Tuesday, January 29, 2008

Ramblings Along the Lines of: Whatever Possessed Me?

If I were not in seminary, which is to say, if I were still employed and, instead of a tuition bill had a paycheck and a two-week Pesach vacation coming up, I would be planning a trip to Prague, rather than reading The Lovely Daughter's blog and emails with such longing -- longing to see her, to participate in her discovery of a new life, to enjoy a beautiful city pretty much off limits to Americans when I was her age.

If I were not in seminary, I would not be memorizing reams upon reams of facts that vanish from memory within hours (minutes?) of the requisite test, be it Greek or Bible or History, and preclude my spending time sifting through materials and ideas that have some meaning for me and would, presumably, lodge somewhere in my mind as a consequence of having been considered rather than jammed into short-term memory for the purpose of meeting someone else's expectations.

If I were not in seminary, I would be re-engaged in church leadership, or perhaps traveling to South Africa to work on hunger issues as one of my friends will this spring, or be headed for Zimbabwe to work on a school and library as another has done three times.

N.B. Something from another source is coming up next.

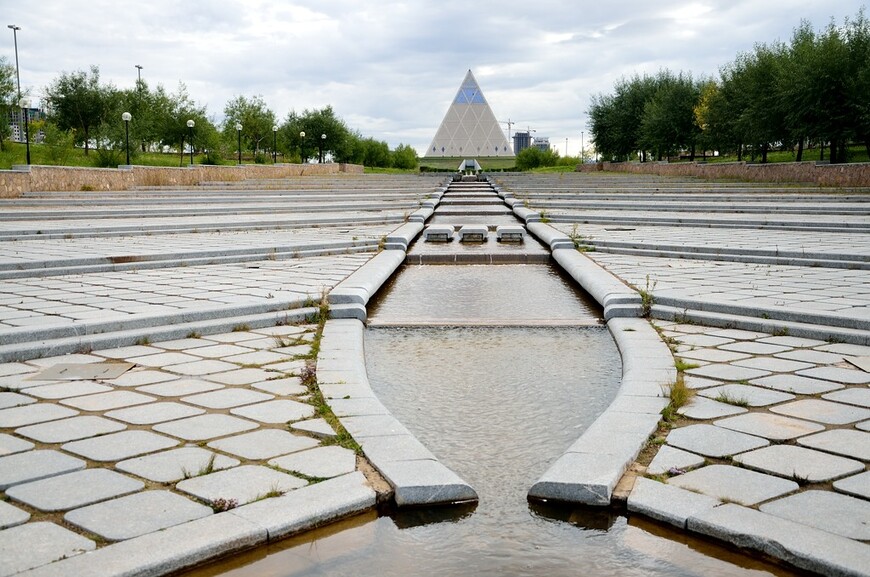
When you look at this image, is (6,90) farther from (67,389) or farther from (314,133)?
(67,389)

If I were not in seminary . . .what it all boils down to is that I am living the life of a 20-something with the body, mind, heart, and experience of a 50-something. I am used to producing and sharing and giving and achieving, and it seems that all I do right now is absorb and occasionally spit back.

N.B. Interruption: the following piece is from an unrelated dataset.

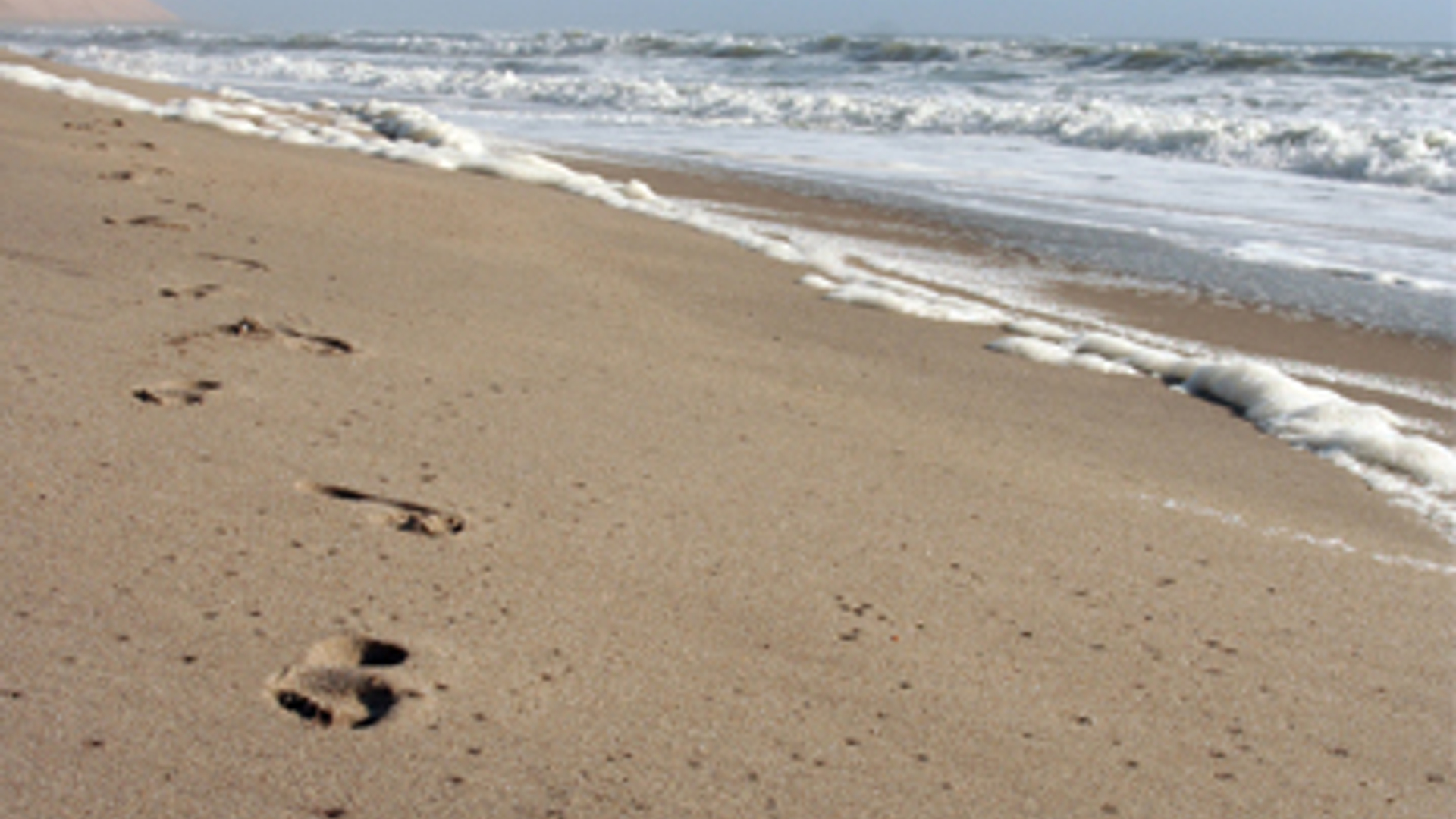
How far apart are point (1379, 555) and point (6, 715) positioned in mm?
2679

Yes, I exaggerate, for the benefit of the exposition. (Lovely Daughter: Mom, your stories always have more in them than actually happened. Me: Well, sweetie, you want to hear a GOOD story, don't you? One should not feel too constrained by facts.) Yes, I still have church classes and programs to plan and teach; yes, I am involved in things here at school; yes, I am working on field ed possibilities for next year that will enable me to get out and live a life closer to the one I used to have.

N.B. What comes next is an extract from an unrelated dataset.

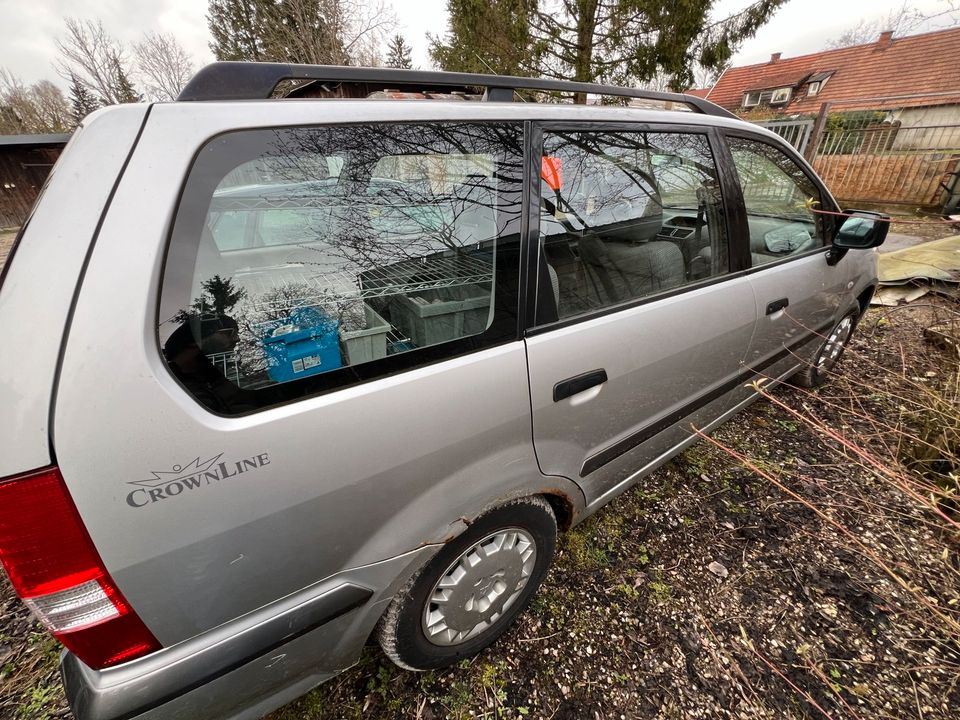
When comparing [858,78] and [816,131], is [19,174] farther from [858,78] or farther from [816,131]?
[858,78]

Hmmm. Now that I have vented a bit, it occurs to me that perhaps we need some way here for us - ahem -- older seminarians to gather and process our experiences.

Wonder just who should address that possibility?

(Oh ~ the image ~ the famous
Prague astronomical clock, as photographed by my sons a couple of years ago. I can live vicariously, I suppose.)

9 comments:

Terri said...

Yes....Ok....but actually I have found that those weird facts actually do reappear whenever someone asks the "right" question which stimulates some random neuron in my brain and POP up comes this random, seemingly forgotten "fact"....

see...it will all be worth it...even missing an opportunity to visit your daughter in Prague...

sigh...

Ok, maybe not that...but all the other

Lisa :-] said...

...and maybe you've unearthed a need that you can address. Not that you don't have enough to do already...

Law+Gospel said...

If I were not in seminary...In the fall here at LTSG, several of the Mature ( not old) members of the class, seemed to be focused upon what they had given up to come here. Interestingly, several of the pipeliners pointed out what they have given up- the chance to do what we have already done. Nno maximum income potential for them, no trips around the globe like many of us have made. I too have been dismayed by the inability of my brain to be like it once was
( guess I never really noticed when I was doing variations on the same theme in my first career). I am wistful about the "I remember when" aspects of seeing the majority of my classmates. But..for what I gave up I have gained immeasurably. And I do not have to go out out on the internet for stories for sermons- because I can change the names to protect the innocent and use the stories of my life. I for one would gladly participate in an exchange of experiences. I would even be willing to host it at my place on a certain day of the week ( just not to conflict with the RevGals on Fridays).

Anonymous said...

The clock is stunning.

Someone with an imagination and appetite for life will always have a long list of "If onlies". I can fill any day three times over with even humdrum plans let alone those involving travel and feel that you are a kindred spirit.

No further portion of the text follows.